#### TASK REQUIREMENTS:
The data below should be restated word for word, with every picture omitted.

#### SUPPLIED DATA:
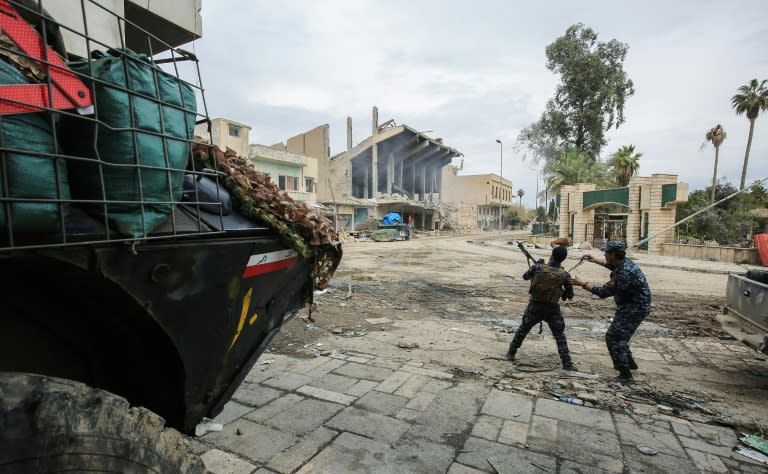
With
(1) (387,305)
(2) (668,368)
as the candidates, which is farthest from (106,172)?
(1) (387,305)

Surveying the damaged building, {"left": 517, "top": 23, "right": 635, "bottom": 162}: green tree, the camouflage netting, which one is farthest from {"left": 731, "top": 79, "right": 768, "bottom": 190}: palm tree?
the camouflage netting

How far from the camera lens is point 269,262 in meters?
2.06

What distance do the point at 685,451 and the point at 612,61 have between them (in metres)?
39.1

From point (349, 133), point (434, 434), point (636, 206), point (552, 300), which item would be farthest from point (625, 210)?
point (349, 133)

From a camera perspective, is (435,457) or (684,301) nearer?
(435,457)

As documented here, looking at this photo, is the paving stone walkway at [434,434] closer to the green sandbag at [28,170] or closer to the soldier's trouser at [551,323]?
the soldier's trouser at [551,323]

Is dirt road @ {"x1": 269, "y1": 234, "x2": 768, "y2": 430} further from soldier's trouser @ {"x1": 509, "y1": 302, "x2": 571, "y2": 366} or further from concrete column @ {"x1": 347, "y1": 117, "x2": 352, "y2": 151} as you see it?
concrete column @ {"x1": 347, "y1": 117, "x2": 352, "y2": 151}

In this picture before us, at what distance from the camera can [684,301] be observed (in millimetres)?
8812

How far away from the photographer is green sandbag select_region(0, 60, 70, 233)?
1.03m

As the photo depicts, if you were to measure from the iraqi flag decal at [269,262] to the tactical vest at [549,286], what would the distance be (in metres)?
3.38

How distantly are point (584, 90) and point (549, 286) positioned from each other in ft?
115

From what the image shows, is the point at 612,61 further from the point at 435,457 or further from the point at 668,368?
the point at 435,457

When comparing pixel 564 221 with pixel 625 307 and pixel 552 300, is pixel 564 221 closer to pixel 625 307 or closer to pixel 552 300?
pixel 625 307

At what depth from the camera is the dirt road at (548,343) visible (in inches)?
155
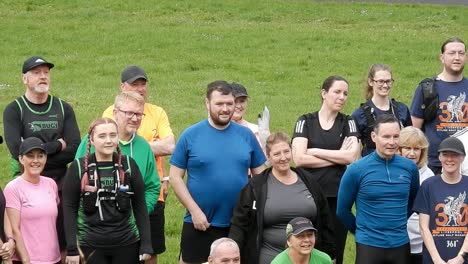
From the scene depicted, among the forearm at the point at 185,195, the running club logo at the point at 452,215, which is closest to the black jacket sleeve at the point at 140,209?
the forearm at the point at 185,195

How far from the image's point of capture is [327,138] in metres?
9.84

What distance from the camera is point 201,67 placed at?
80.1 feet

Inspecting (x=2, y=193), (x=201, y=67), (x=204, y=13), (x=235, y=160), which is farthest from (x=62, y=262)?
(x=204, y=13)

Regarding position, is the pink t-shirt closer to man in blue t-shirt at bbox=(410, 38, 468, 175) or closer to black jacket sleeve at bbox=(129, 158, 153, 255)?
black jacket sleeve at bbox=(129, 158, 153, 255)

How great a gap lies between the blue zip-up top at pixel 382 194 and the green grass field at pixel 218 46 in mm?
7542

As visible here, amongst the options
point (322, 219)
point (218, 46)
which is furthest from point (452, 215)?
point (218, 46)

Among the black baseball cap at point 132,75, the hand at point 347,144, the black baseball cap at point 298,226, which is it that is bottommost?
the black baseball cap at point 298,226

#### WRITTEN ANSWER:
With
(1) (387,305)
(2) (668,368)
as the candidates, which is farthest from (106,172)?
(1) (387,305)

Surveying the damaged building, {"left": 517, "top": 23, "right": 635, "bottom": 162}: green tree, the camouflage netting, which one is farthest from {"left": 731, "top": 79, "right": 768, "bottom": 190}: palm tree?
the camouflage netting

How far from the camera lens is point 269,262 in meters?
2.06

What distance do the point at 685,451 and the point at 612,61 have between them (in metres)?
39.1

From point (349, 133), point (434, 434), point (636, 206), point (552, 300), which item would be farthest from point (625, 210)?
point (349, 133)

From a camera perspective, is (435,457) or (684,301) nearer?
(435,457)

As documented here, looking at this photo, is the paving stone walkway at [434,434] closer to the green sandbag at [28,170] or closer to the soldier's trouser at [551,323]?
the soldier's trouser at [551,323]

Is dirt road @ {"x1": 269, "y1": 234, "x2": 768, "y2": 430} further from soldier's trouser @ {"x1": 509, "y1": 302, "x2": 571, "y2": 366} or further from concrete column @ {"x1": 347, "y1": 117, "x2": 352, "y2": 151} as you see it?
concrete column @ {"x1": 347, "y1": 117, "x2": 352, "y2": 151}

In this picture before us, at what distance from the camera can [684,301] be observed (in millimetres)?
8812

How far away from the photographer is green sandbag select_region(0, 60, 70, 233)?
1.03m

As the photo depicts, if you were to measure from the iraqi flag decal at [269,262] to the tactical vest at [549,286], what would the distance be (in metres)?
3.38

How distantly are point (584, 90) and point (549, 286) positioned from each other in ft?
115

From what the image shows, is the point at 612,61 further from the point at 435,457 or further from the point at 668,368?
the point at 435,457

When comparing pixel 564 221 with pixel 625 307 and pixel 552 300, is pixel 564 221 closer to pixel 625 307 or closer to pixel 552 300?
pixel 625 307

At what depth from the camera is the dirt road at (548,343) visible (in inches)?
155
From the scene depicted, among the forearm at the point at 185,195, the running club logo at the point at 452,215, which is closest to the black jacket sleeve at the point at 140,209?
the forearm at the point at 185,195

How far from the image's point of capture is [327,138] in metres?
9.84

What distance from the camera is point 201,67 placed at?
80.1 feet

Inspecting (x=2, y=193), (x=201, y=67), (x=204, y=13), (x=235, y=160), which is farthest from (x=62, y=262)?
(x=204, y=13)

Regarding position, is the pink t-shirt closer to man in blue t-shirt at bbox=(410, 38, 468, 175) or closer to black jacket sleeve at bbox=(129, 158, 153, 255)?
black jacket sleeve at bbox=(129, 158, 153, 255)

How great a gap lies between the blue zip-up top at pixel 382 194 and the green grass field at pixel 218 46 in mm?
7542

As visible here, amongst the options
point (322, 219)
point (218, 46)
which is furthest from point (452, 215)?
point (218, 46)

Among the black baseball cap at point 132,75, the hand at point 347,144, the black baseball cap at point 298,226, which is it that is bottommost?
the black baseball cap at point 298,226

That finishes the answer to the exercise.